#histoire #02 | Ce sera tout

Un Cappuccino s’il vous plait et la connasse derrière qui, l’air de rien, essaie de gruger. La taille ?  Pas celle de la connasse, celle du café, enfin de la tasse. Grande. Et tout en répondant, ça la démange de planter son talon pointu sur le dos du pied de la resquilleuse, histoire de voir ses cheveux orange qui jurent avec sa capeline violette se dresser sur son crâne buté. Et avec ça ? Avec le crâne ? Non, répond, décomposée la serveuse au piercing dans le nez et aux faux cils agressifs. Avec votre café ? Ce sera tout ? Oui, ce sera tout, répond la femme à talons en fusillant du regard la femme aux cheveux carotte, au point que la serveuse se demande si c’est à elle ou à l’autre qu’elle s’adresse. Personne suivante, chuchote-t-elle d’une voix lasse. Autoproclamée, la rousse bouscule la bourgeoise qui, fâchée, heurte avec son coude un soda Lemon Ice propriété d’un certain Jordan. 

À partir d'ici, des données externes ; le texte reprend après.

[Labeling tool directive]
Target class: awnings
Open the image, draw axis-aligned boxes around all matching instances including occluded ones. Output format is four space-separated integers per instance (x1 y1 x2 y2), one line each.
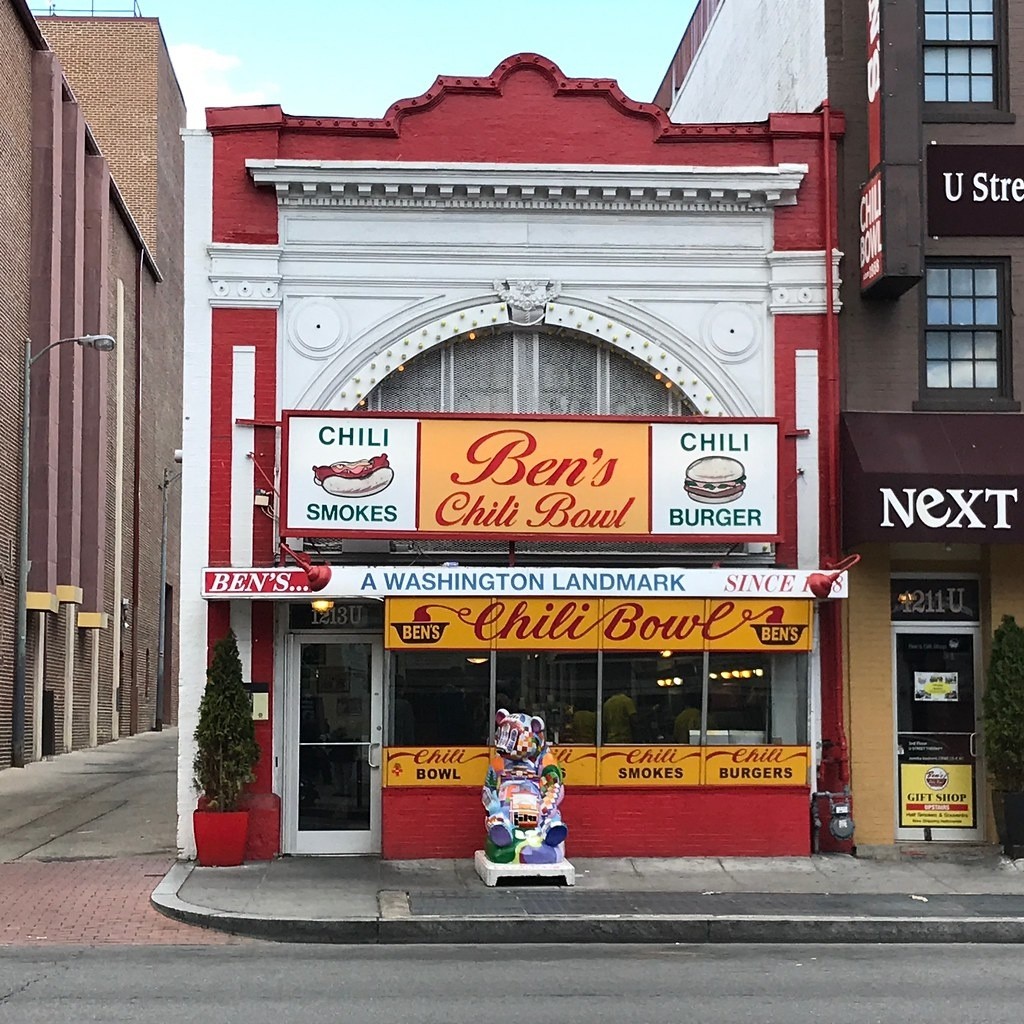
838 410 1024 549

Le fracas du verre sur le carrelage fait tressaillir l’homme assis au fond qui, depuis vingt minutes se fait narguer par un document Word entièrement vierge ou peut-être est-ce l’inverse, tout n’est qu’une question de point de vue. Comme s’il venait de lire notre texte, il appuie sur des touches au hasard. QSDFG, voilà ce qu’il a tapé, de quoi s’agit-il, un code, un élan poétique ou simplement la conséquence de la proximité des lettres sur le clavier azerty. Puis, il balaie la salle de ses yeux, comme une caméra effectuant un panoramique, depuis la gauche, homme frisé à capuche absorbé par un fil Instagram, couple susurrant, probablement des mots doux plus que la liste des courses à en juger par leur sourire niais, pile de plateaux sales, bouts de Muffin et de cookies éparpillés sur la table, poubelle jaune, poubelle verte, sac à dos bleu nuit, et tout à droite du champ de vision, à la fin du mouvement de la caméra, grande rousse répétant “Excusez-moi, je ne vous avais pas vue”, sa main tendue vers une femme à terre, talons en l’air, visage chiffonné par la colère. Avant d’aller la voir, il vaut mieux attendre, qu’elle se soit calmée, qu’elle ait bu son café se dit l’homme au document Word vierge, enfin presque vierge, notons que depuis tout à l’heure, QSDFG, pas une lettre n’a été ajoutée.

Liquide poisseux prénommé Jordan répandu par terre, clients en mode baston, heure de pointe. Zyeutant, de loin, tout ce boxon, son foutu patron à qui ça arracherait visiblement la gueule de lui filer un coup de main. Toutes les dix secondes quasiment, le gong de la porte vitrée retentit et la file d’attente s’allonge. Gaston, Farida, Lorna, Louison, litanie de prénoms qui se percole, caracole, à l’infini, ça la gratte au renflement de la narine, là où s’enfonce l’anneau du piercing. Elle pompe le sirop, compte les doses, fait mousser le lait en attendant que se déverse l’expresso, saupoudre de cannelle, clipse le couvercle, écrit : Jord… mais non qu’est-ce qu’elle fout, raye, écrit : Annabelle. La nana à talons s’est relevée. Elle lui arrache le breuvage des mains, la rousse s’est barrée et le faux écrivain au fond à gauche qui continue de la reluquer sans discrétion. Chaque soir, la même chanson. Vivement la révolution.